Open cai-lw opened 6 years ago
Sorry, no, I’m an industry practitioner :)
Think you can just include an URL?
@erikbern I just want to know where the random division tree idea comes from. If you learned about it from a course, a book, or even a blog post, I would like to cite them in my work. If you come up with the idea yourself, then it's fine.
I wrote this library back in 2012, so unfortunately I don't remember, but pretty sure I saw something about it somewhere.

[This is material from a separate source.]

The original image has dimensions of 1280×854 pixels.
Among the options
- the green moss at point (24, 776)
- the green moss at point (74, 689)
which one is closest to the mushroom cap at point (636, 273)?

For citing the library, we used the following bibtex entry (and it ended up published with this):
@misc{annoy,
title = {{ANNOY} library},
howpublished = {\url{https://github.com/spotify/annoy}},
note = {Accessed: 2017-08-01}
}
(update the accessed date with your own)
I used the following which produces something closer to what the R Journal, JSS, ... use for CRAN packages:
@Manual{Github:annoy,
author = {Erik Bernhardsson},
title = {Annoy: Approximate Nearest Neighbors in C++/Python},
year = 2018,
note = {Python package version 1.13.0},
url = {https://pypi.org/project/annoy/},
}
The publication really is the PyPi upload, so versioning and dates make some sense. To me at least :grinning:
makes sense – i can put this in the README.md. does that make sense @eddelbuettel @bartolsthoorn @cai-lw ?
@cai-lw here's a STOC paper describing random projection trees: http://cseweb.ucsd.edu/~dasgupta/papers/rptree-stoc.pdf This could be what you're looking for?
Please add the bibtex in the read-me. So, academicians will be able to cite it in same way.
I am using this library in my thesis project and I would like to cite it in my thesis. Beside the library itself, I also want to cite some academic stuff. Are there any academic publication associated with this library? Or do you know about any papers or textbooks that describe your approach of approximate nearest neighbor search?